Three years after participants received the treatment, their disease had progressed 75 percent more slowly compared with that the of people in the control group. Disease progression was measured by the participants’ combined results on many tests measuring their motor and cognitive functioning. “75 percent disease-slowing—that’s better than we would have hoped for,” Sung says.
The treatment was tested in patients who were administered either a high dose or low dose of the drug. Their results were compared with the progression of the disease among a database of matched control participants that has been built through the hard work of the Huntington’s disease community, Harding explains. (Because of the invasive nature of the surgery, it was not considered ethical to give a placebo version of the drug, but three years is generally thought to be an implausibly long time for a placebo effect to persist, Sung says.)
Three of the participants who received high doses of AMT-130 experienced serious neurological side effects, such as swelling and severe headache.

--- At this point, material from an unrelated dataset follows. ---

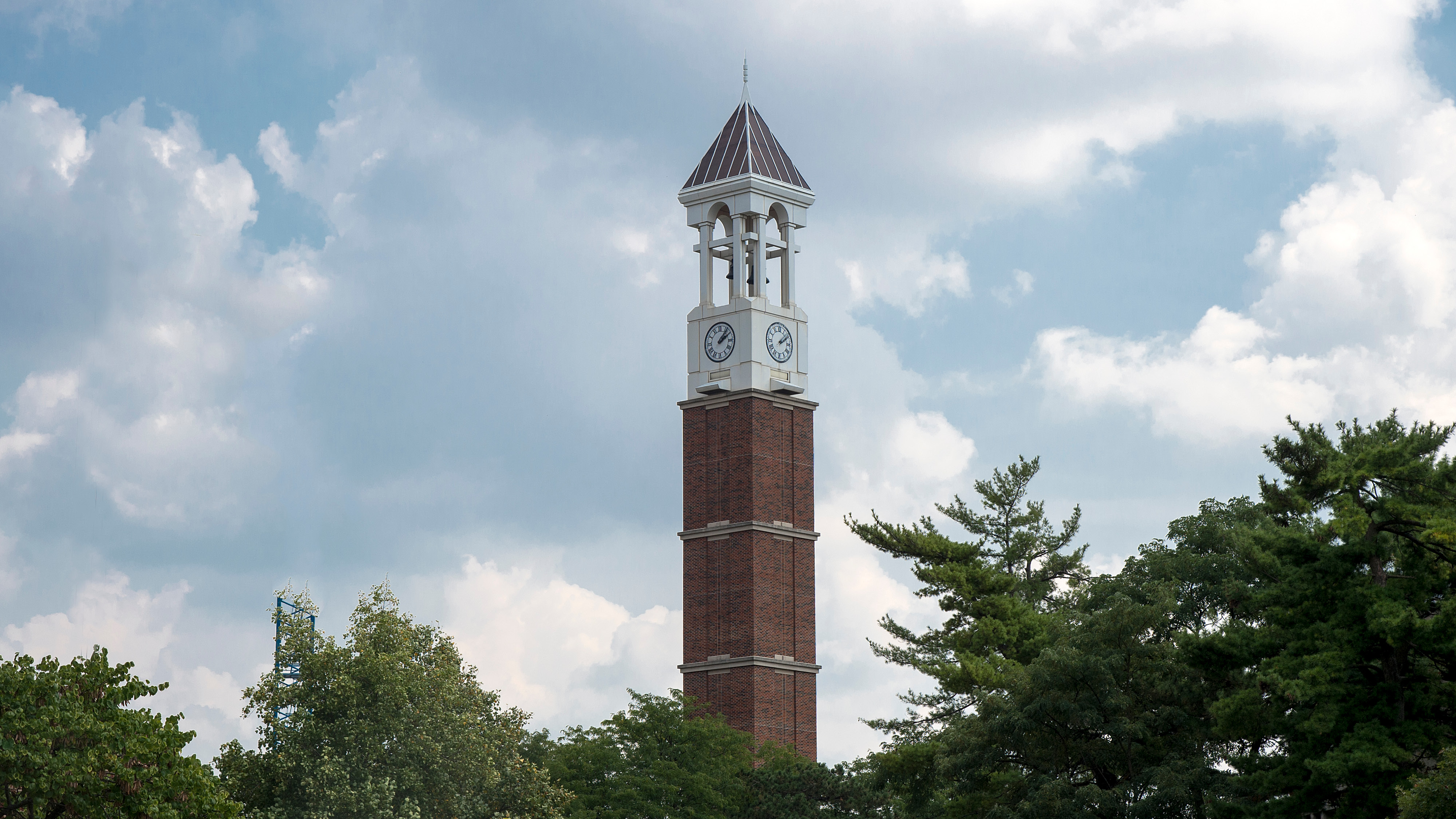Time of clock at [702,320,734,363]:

The trial was paused in August 2022, but was resumed after the participants recovered and the data were reviewed. Since then, no serious adverse events have been reported. Most adverse events were related to the initial surgery, uniQure said, and those all eventually resolved.

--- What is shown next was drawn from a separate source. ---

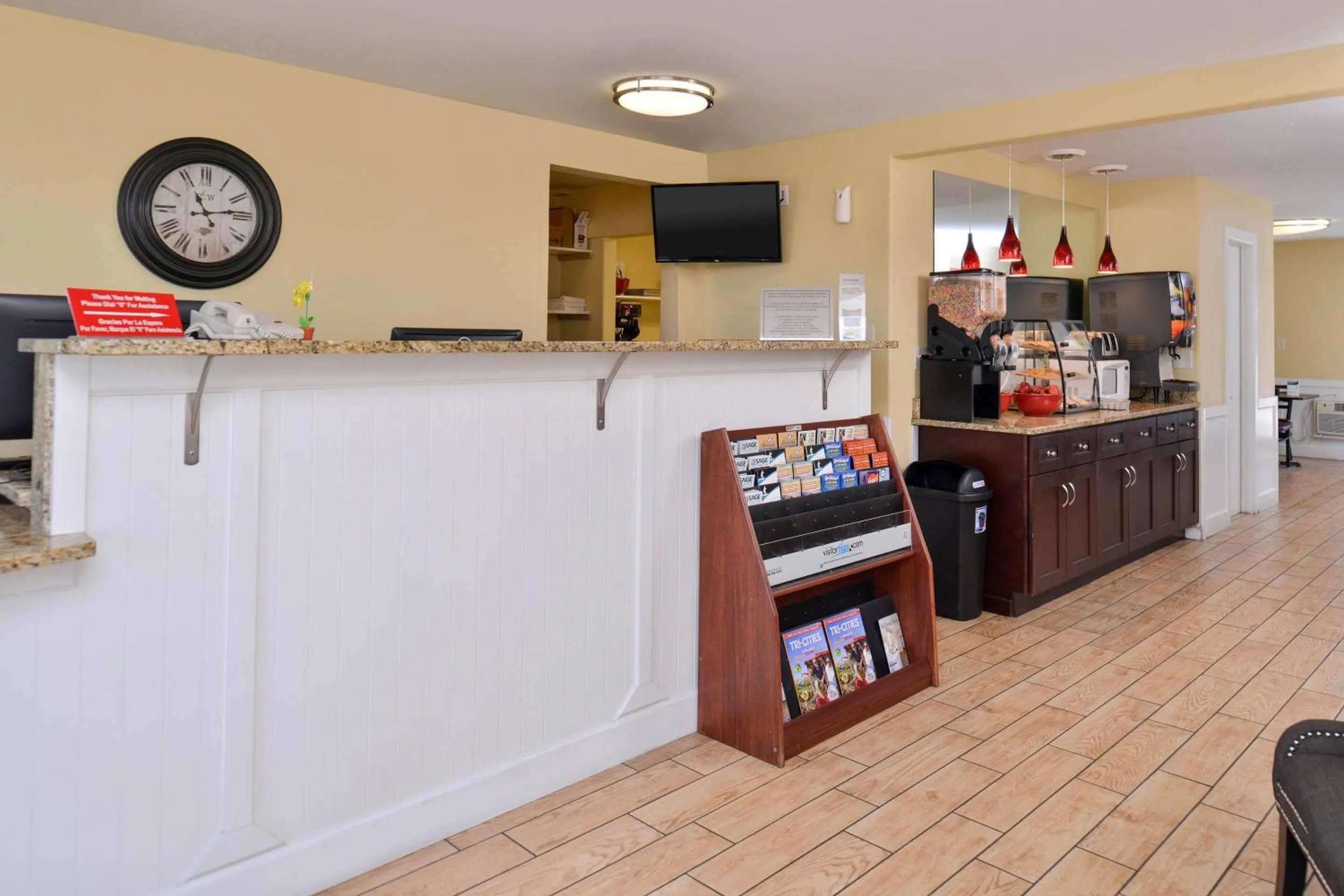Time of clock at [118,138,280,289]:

Who Will Get the Treatment?
Next, the FDA will review results from the phase 1/2 study, and uniQure plans to apply for accelerated approval, an expedited FDA-approval process for treatments that address serious conditions or meet an unmet medical need. If this is granted, the company expects that approval could come by the end of 2026, a spokesperson said. This would forego the need for a larger phase 3 study, though other trials may be done to confirm the treatment’s efficacy.
It is not clear at this stage how much the treatment would cost or how it would be paid for, although it will almost certainly be very expensive, experts say. This, in addition to the invasive nature of the treatment, means it likely won’t be available to most people around the world who have Huntington’s or carry the faulty HTT gene. Even if the drug wins FDA approval, “this is not a therapy that will be available for everyone” with this disease, says Harding, who is also an editor in chief of HDBuzz, a Huntington’s disease news site that tracks research developments for the community. But “what it does is give us hope that perhaps Huntington-lowering is a really viable therapeutic strategy.”
Other huntingtin-lowering therapies are currently in development, and some are in clinical trials. SKY-0515 from Skyhawk Therapeutics is currently in phase 2/3 clinical trials, and Novartis is planning to develop phase 3 trials of PTC-518, now called votoplam. Both are taken by pill. Roche’s tominersen is back in trials with a more restricted group of people who may benefit most from the therapy, and another ASO called WVE-003 from Wave Life Sciences may soon be entering phase 2/3 trials. Both drugs are delivered through a spinal tap.
Along with the AMT-130 results, this competitive field brings Harding hope. “I don’t think it’s that the others haven’t succeeded. It’s just they haven’t succeeded yet,”she says—and if they do, they could allow even more people to access treatment.